*** Selected text ***

Also, Greece doesn't generally encourage entrepreneurship that much. For
example, I can't email an invoice, I have to actually mail the actual physical
copy, which I have to write by hand, because I have a book of invoices stamped
by the Eforia (the Greek revenue service).

Plus, setting up the UK company took 15 minutes and as many pounds, whereas I
have no idea how much it costs in Greece. Friends who've done it told me to
stay away.

------
ekpyrotic
Quick note, regarding "[c]ontrary to what some people will tell you, you can
have your business registered at your home address. You can do so even if your
tenancy agreement doesn't allow it (obviously, don't actually go out of your
way to tell your landlord about it). I don't know anyone who has gotten in
trouble because of this (though I'm sure you can find some rare examples if
you try)."

I use to assess people for risk at a premier London estate agent.

***

### Tasks
a) Decide whether each statement agrees with the forum excerpt. For each, answer yes or no and quote the deciding words. (i) The writer can send invoices in Greece by email. (ii) Setting up the UK company took 15 minutes. (iii) The Eforia is the Greek revenue service.
b) Extract every line of the rows that contains the string "tiger", where case counts.
The forum excerpt and the rows have nothing to do with each other.

*** Task inputs ***

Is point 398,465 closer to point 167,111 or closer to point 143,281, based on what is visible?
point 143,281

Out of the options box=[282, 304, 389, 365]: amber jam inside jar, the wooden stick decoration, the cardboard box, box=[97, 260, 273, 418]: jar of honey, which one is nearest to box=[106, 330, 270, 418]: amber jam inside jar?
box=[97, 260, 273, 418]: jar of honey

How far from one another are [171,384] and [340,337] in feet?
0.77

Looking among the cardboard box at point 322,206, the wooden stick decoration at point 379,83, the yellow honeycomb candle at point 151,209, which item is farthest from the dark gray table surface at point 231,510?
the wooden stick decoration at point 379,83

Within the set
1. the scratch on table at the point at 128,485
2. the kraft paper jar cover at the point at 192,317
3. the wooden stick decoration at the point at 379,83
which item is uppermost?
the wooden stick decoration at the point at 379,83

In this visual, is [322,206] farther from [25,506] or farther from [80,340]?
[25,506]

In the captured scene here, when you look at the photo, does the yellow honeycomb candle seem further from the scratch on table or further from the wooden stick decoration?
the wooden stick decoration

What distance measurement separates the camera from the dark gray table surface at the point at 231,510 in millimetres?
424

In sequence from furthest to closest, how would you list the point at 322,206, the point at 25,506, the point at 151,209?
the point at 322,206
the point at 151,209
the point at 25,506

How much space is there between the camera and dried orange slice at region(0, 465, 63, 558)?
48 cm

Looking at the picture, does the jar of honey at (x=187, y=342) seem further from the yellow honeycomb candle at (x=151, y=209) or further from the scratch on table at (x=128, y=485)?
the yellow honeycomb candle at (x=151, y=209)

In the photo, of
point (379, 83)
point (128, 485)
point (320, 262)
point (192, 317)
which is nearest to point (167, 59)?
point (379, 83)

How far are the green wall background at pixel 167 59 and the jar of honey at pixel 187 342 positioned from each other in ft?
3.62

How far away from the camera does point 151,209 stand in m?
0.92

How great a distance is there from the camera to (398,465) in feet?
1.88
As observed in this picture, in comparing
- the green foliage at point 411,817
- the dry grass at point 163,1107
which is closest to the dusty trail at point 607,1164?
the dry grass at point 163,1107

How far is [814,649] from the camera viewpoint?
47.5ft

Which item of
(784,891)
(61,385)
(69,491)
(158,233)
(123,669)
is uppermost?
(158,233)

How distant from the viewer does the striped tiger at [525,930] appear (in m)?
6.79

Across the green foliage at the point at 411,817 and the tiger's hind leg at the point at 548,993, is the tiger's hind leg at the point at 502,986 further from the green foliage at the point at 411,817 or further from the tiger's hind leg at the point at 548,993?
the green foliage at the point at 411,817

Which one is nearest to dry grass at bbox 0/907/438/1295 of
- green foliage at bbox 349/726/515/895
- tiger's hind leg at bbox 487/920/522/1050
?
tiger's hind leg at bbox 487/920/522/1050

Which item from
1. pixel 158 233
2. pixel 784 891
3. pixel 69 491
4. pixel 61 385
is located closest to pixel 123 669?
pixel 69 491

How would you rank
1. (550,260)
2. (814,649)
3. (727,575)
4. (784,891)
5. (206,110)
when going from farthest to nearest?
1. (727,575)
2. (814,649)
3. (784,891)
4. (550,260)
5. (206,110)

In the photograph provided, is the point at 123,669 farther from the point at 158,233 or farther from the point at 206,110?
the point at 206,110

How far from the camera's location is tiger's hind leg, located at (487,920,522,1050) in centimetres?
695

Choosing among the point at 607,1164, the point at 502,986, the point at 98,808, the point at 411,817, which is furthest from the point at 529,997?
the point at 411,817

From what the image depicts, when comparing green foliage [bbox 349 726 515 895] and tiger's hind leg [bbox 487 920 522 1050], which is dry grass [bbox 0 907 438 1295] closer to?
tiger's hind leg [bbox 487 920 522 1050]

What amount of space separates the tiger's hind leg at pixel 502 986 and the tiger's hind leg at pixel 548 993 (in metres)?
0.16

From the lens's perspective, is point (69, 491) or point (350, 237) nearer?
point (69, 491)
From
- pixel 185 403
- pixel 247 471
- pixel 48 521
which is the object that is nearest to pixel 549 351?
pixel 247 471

***

### List of solutions
a)
(i) No: "I can't email an invoice"
(ii) Yes: "setting up the UK company took 15 minutes"
(iii) Yes: "the Eforia (the Greek revenue service)"

b)
How distant from the viewer does the striped tiger at [525,930] appear (in m)?
Across the green foliage at the point at 411,817 and the tiger's hind leg at the point at 548,993, is the tiger's hind leg at the point at 502,986 further from the green foliage at the point at 411,817 or further from the tiger's hind leg at the point at 548,993?
- tiger's hind leg at bbox 487/920/522/1050
tiger's hind leg at bbox 487/920/522/1050
How far from the camera's location is tiger's hind leg, located at (487,920,522,1050) in centimetres?
From what the image depicts, when comparing green foliage [bbox 349 726 515 895] and tiger's hind leg [bbox 487 920 522 1050], which is dry grass [bbox 0 907 438 1295] closer to?
tiger's hind leg [bbox 487 920 522 1050]
What amount of space separates the tiger's hind leg at pixel 502 986 and the tiger's hind leg at pixel 548 993 (in metres)?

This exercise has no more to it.